Shell’s Exit from Nigeria: A $2.4 Billion Deal in the Making

The sale of SPDC is part of Shell’s strategy to simplify its portfolio and focus on its deepwater and gas businesses in Nigeria.

by Motoni Olodun

Shell, one of the world’s largest energy companies, is close to finalizing the sale of its Nigerian onshore subsidiary, Shell Petroleum Development Company of Nigeria Limited (SPDC), to a local consortium for $2.4 billion. The deal, which was announced in January, is subject to government approvals and other conditions and is expected to be completed as soon as possible.

The sale of SPDC is part of Shell’s strategy to simplify its portfolio and focus on its deepwater and integrated gas businesses in Nigeria, where it sees a bright future and a positive investment outlook. Shell has been operating in Nigeria for over six decades but has faced security, environmental and legal challenges in its onshore operations, which have been targeted by militants, oil thieves, and community protests.

SPDC is the operator of a joint venture that holds 15 oil mining leases for petroleum operations onshore and in shallow water in Nigeria. The joint venture partners are the government-owned Nigerian National Petroleum Corporation (55%), Total Exploration and Production Nigeria Ltd (10%), and Nigeria Agip Oil Company Ltd (5%).

The buyer of SPDC is Renaissance, a consortium of five companies comprising four exploration and production companies based in Nigeria and an international energy group. The consortium has pledged to preserve the full range of SPDC’s operating capabilities, including the technical expertise, management systems, and processes that SPDC implements on behalf of the joint venture. SPDC’s staff will continue to be employed by the company as it transitions to new ownership.

Shell will also retain a role in supporting the management of SPDC JV facilities that supply a major portion of the feed gas to Nigeria LNG (NLNG), the country’s flagship gas project that exports liquefied natural gas to global markets. Shell is a major shareholder and technical partner of NLNG, which has contributed to Nigeria’s economic development and reduced gas flaring in the Niger Delta.

The sale of SPDC is seen as a significant moment for Shell and Nigeria, as it marks the end of an era for the company and the beginning of a new chapter for the consortium. It also reflects the growing role of indigenous companies in Nigeria’s oil and gas sector, which has been encouraged by the government’s policies and incentives to increase local participation and ownership.

The deal is also expected to have a positive impact on the environment and the communities in the Niger Delta, as the consortium has committed to operate SPDC responsibly and sustainably, in line with international standards and best practices. The consortium has also expressed its intention to invest in social and economic development projects in the region, in collaboration with the government and other stakeholders.

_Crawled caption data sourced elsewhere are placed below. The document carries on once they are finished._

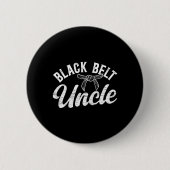 Black Belt Onkel Karate Onkel Proud Karate Onkel Button (Vorderseite)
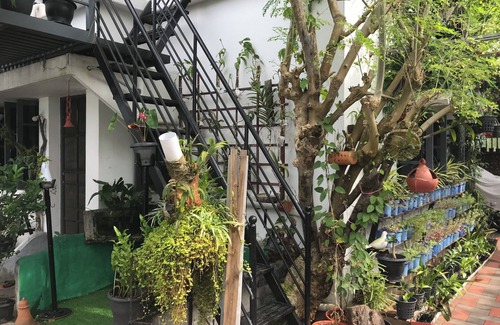 Kochi House | Take it easy with backwater view at this unique and tranquil getaway.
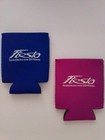 Ford Fiesta Drink Koozies, His & Hers 1 Pair, Blue & Pink NEW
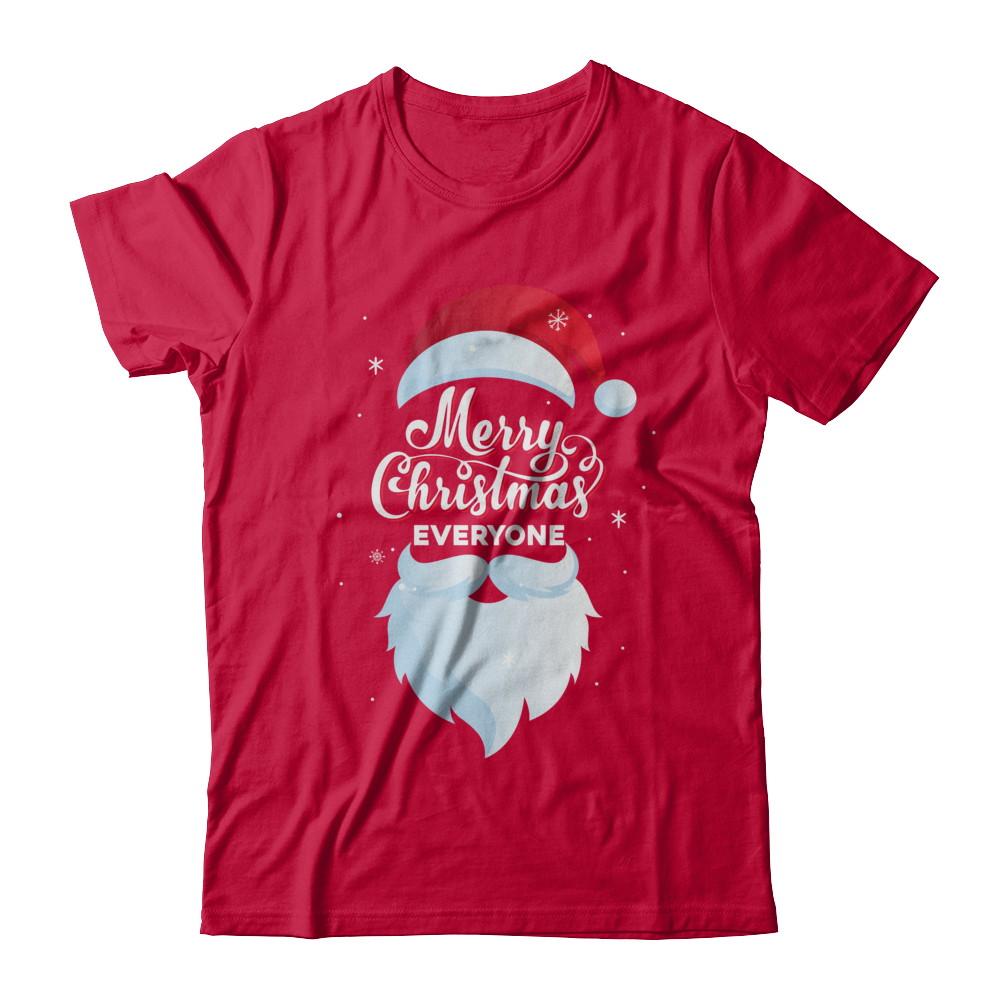 Santa Claus Merry Christmas Everyone Message For Xmas-T-Shirt & Sweatshirt-Classic T-Shirt-Red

The sale of SPDC is not the first of its kind in Nigeria, as several international oil companies have divested from their onshore and shallow water assets in recent years, citing similar challenges and strategic reasons. However, it is one of the largest and most complex transactions in the history of Nigeria’s oil and gas industry, and it could set a precedent for future deals and partnerships.

As Shell prepares to exit its onshore subsidiary, it remains a major investor and partner in Nigeria’s energy sector, with a long-term commitment and vision to support the country’s growing energy needs and export ambitions. Shell hopes to complete the sale of SPDC as soon as possible and to continue its collaboration with the government, the consortium, and other stakeholders to ensure a smooth and successful transition.